Aku tidak kesulitan mendapatkan teman, karena emang aq langsung punya banyak teman. tapi diam-diam sebenarnya aku lebih menyukai kesunyian . rencana hidupku adalah, siang hariku untuk orang2 dilingkunganku, untuk berbagi dengan orang lain diluar rumah. Sedangkan dimalam hariku aku ingin sendiri mengurung diri tanpa siapapun menggangguku. memang begitulah yang aku inginkan, aku butuh sesuatu dalam kesunyian. disana ada ketenangan, waktu untuk beristirahat, belajar, menulis, dan apapun itu yang membutuhkan ketenangan. Sehingga siang hari biasanya aku memang jarang pulang kerumh.

aku menulis banyak cita2ku didalam sebuah buku. Aku mulai memasuki ukm2 dan kegiatan kemahasiswaan lainnya. awalnya aku sangat bersemangat. Kurasakan asiknya kehidupanku dengan kesibukan ini itu, hal baru. dan aku juga bersyukur karena aku msih menjaga nilai2 kuliahku yang pas dengan target tanpa ada selisih angka. Aku mengikuti seminar apapun yang tidak mengganggu kuliahku. Sehingga waktuku hanya untuk kampus, kampus, dan kampus.

Seiring waktu berlalu. Aku merasakan ada yang beda dengan diriku, aku tidak menemukan siapa aku yang sekarang ini. Aku mulai merasakan kejenuhan, ketidaknyamanan, ada pemberontakan kecil dalam dadaku yang semakin menguak. Pucaknya, aku merasa telah kehilangan diriku. Bukankah seharusnya yang ku lakukan adalah hal positi? ...... Terkadang aku sering berjalan menyusuri trotoar unja, aku berfikir aku tidak menemukan aku disini. Selama ini aku hanya menjadi orang lain, aku ingin menjadi seperti dia atau dia. Aku melakukan yang tidak kusukai meski terlihat aku menyukainya. Aku merasakan ada deskriminasi buat orang2 sepertiku. Aku tidak menyukai deskriminasi. Tidak !

Dua bulan terakhir ini aku lebih banyak melakukan petualangan sendiri, mulai dari jalan - jalan sendriri menikmati suasana jiwaku yang menyukai kesendirian. sesekali aku melakukan pemotretan ditempat2 yang kuanggap unik, indah, dan bagus untuk difoto.
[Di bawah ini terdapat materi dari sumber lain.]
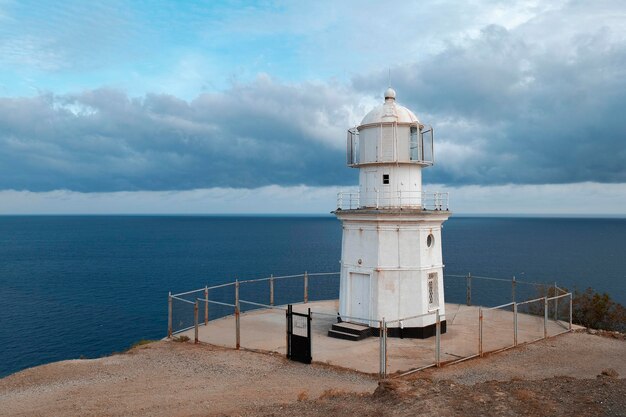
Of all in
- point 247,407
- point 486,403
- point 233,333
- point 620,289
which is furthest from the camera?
point 620,289

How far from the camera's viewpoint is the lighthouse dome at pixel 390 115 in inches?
771

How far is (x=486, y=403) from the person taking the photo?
33.9 feet

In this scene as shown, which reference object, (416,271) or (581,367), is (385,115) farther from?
(581,367)

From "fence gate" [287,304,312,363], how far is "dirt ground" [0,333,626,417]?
400 millimetres

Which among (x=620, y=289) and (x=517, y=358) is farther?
(x=620, y=289)

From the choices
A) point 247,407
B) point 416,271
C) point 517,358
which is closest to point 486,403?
point 247,407

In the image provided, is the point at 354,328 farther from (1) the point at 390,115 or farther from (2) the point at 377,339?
(1) the point at 390,115

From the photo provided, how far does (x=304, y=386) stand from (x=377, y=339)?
594cm

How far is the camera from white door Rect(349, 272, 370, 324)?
63.8 feet

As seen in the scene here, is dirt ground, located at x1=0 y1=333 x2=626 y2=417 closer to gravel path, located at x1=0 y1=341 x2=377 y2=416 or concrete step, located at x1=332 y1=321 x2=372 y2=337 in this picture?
gravel path, located at x1=0 y1=341 x2=377 y2=416

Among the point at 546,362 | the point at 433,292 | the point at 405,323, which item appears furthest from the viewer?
the point at 433,292

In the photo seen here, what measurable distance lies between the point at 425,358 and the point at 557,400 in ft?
20.4

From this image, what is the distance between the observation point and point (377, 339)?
1880cm

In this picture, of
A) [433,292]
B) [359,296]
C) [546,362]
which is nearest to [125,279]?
[359,296]
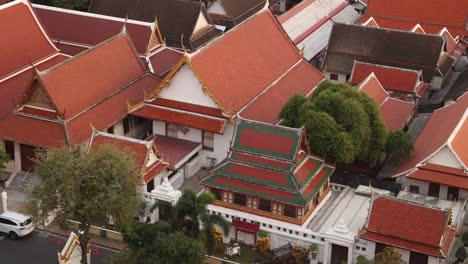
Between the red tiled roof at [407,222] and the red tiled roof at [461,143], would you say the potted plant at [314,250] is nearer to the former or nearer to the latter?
the red tiled roof at [407,222]

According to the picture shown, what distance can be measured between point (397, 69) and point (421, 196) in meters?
13.7

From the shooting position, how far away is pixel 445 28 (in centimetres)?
5622

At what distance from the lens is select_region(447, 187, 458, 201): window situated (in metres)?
35.9

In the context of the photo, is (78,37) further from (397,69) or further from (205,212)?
(205,212)

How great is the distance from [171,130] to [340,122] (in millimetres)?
9093

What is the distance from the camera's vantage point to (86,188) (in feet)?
95.2

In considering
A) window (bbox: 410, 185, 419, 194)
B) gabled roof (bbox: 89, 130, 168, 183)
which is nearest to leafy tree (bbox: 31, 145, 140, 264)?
gabled roof (bbox: 89, 130, 168, 183)

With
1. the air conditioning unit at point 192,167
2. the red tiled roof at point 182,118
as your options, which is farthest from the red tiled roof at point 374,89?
the air conditioning unit at point 192,167

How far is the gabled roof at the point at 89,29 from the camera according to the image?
48.0 meters

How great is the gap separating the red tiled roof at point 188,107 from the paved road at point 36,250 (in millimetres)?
9219

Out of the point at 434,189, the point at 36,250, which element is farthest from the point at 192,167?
the point at 434,189

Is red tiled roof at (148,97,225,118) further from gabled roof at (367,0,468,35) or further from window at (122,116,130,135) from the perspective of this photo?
gabled roof at (367,0,468,35)

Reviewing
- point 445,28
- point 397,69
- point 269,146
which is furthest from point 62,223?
point 445,28

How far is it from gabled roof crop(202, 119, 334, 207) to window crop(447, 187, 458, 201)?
622 centimetres
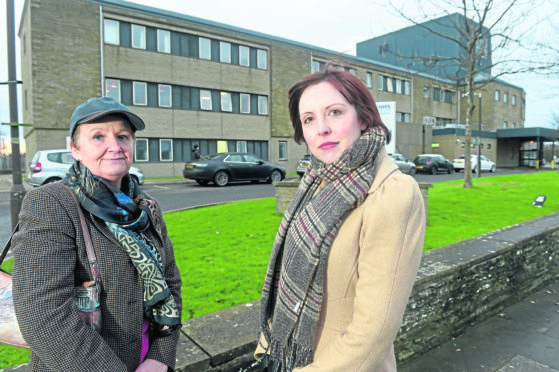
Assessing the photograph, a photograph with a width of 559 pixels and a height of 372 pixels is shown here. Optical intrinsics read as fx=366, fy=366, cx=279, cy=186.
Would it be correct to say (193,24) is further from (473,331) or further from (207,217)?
(473,331)

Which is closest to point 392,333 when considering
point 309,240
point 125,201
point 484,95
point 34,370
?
point 309,240

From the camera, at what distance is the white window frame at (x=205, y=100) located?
26141 millimetres

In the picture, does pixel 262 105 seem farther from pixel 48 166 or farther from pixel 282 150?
pixel 48 166

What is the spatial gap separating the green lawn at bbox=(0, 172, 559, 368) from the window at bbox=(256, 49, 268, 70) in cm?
2151

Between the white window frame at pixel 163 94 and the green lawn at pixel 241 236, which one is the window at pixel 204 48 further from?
the green lawn at pixel 241 236

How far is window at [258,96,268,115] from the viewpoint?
29053 millimetres

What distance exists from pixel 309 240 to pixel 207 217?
6144mm

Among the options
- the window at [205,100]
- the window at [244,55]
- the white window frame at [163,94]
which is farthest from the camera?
the window at [244,55]

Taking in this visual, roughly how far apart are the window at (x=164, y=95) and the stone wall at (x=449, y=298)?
22911 millimetres

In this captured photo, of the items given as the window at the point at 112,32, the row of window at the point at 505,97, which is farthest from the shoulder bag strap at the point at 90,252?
the row of window at the point at 505,97

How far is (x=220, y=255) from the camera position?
4559 millimetres

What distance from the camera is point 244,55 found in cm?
2795

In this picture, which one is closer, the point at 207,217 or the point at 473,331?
the point at 473,331

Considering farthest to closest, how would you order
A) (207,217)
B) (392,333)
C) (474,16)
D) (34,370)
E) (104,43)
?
(104,43) → (474,16) → (207,217) → (34,370) → (392,333)
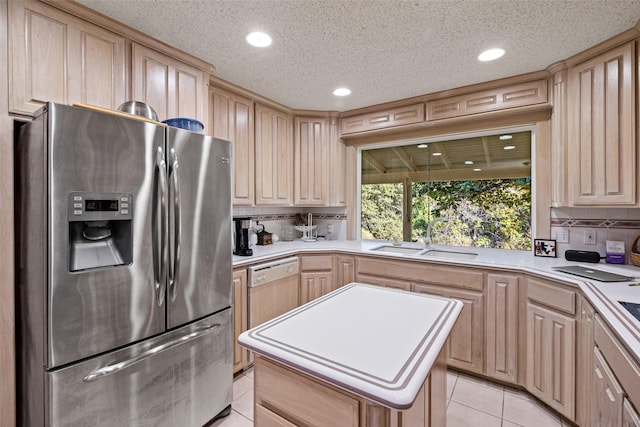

Menyusuri bangunan2 tua untuk dipotret, ke hutan pinggir kampus dan lainnya. Semua itu ku lakukan sendiri.... Aku ingin menikmati suasana jiwaku. Melakukan hal2 yang tidak membosankan, menghasilkan karya itu lebih baik dari pada harus menjadi orang lain.

Sebenarnya aku juga tidak menykai kesendirian, tapi ketenangan. Disana aku bisa menikmati suasana hatiku. hal ini sudah kulakukan sejak kecil,, tapi aku belum menyadarinya. Menjadi diri sendiri itu lebih menimbulkan ketenangan sendiri.